▸ **Pekerjaan yang Diminta**
Tuliskan ulang secara persis bagian teks tentang sirup mulai dari "Bahkan aneka" sampai dengan "minuman segar tersebut.", termasuk kedua bagian kata tersebut.

▸ **Teks untuk Ditelaah**
● ● ● ● ●

Halal Guide, Sirup, siapa yang tak kenal dengan minuman segar yang kerap
disajikan dengan aneka warna-warni itu? Sirup merupakan minuman praktis yang sering disuguhkan di berbagai
perjamuan. Selain itu, sirup juga menjadi salah satu hidangan favorit untuk
berbuka puasa di bulan Ramadhan.
Di setiap rumah
Muslim, setiap bulan Ramadhan hingga Idul Fitri, sirup hampir selalu ada.
Bahkan aneka
minuman dengan campuran sirup biasanya menjadi minuman istimewa saat berbuka
puasa di bulan Ramadhan. Rasanya kurang pas jika berbuka puasa tidak meminum
minuman segar tersebut.
Di hari raya Idul
Fitri, sirup juga menjadi hidangan minuman pilihan. Selain praktis dalam
menghidangkan, sirup juga mudah diperoleh di warung-warung sekitar rumah.
Karena sangat digemari
dan beredar di warung-warung dan supermarket, maka sebagai Muslim hendaknya
perlu mencermati titik kritis haram yang mungkin terkandung di dalam olahan
sirup. Seperti layaknya produk olahan, sirup juga memiliki titik kritis
keharaman yang perlu diwaspadai.

● ● ● ● ●

▸ **Data yang Disediakan**
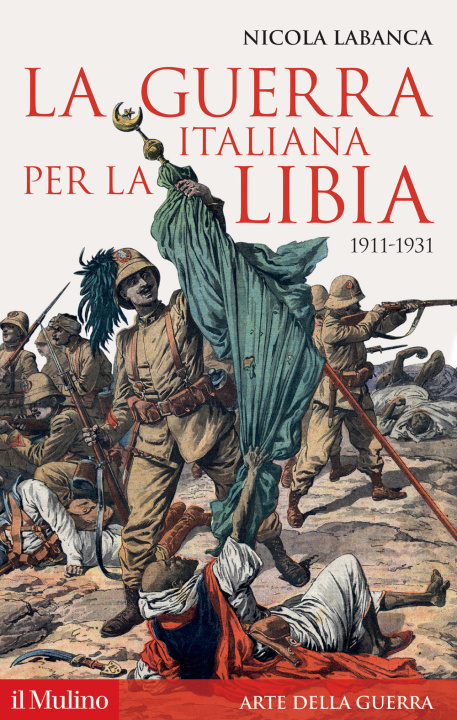 Carte guerra italiana per la Libia. 1911-1931 Nicola Labanca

● ● ● ● ●

▸ **Jawaban Tertulis**
Bahkan aneka
minuman dengan campuran sirup biasanya menjadi minuman istimewa saat berbuka
puasa di bulan Ramadhan. Rasanya kurang pas jika berbuka puasa tidak meminum
minuman segar tersebut.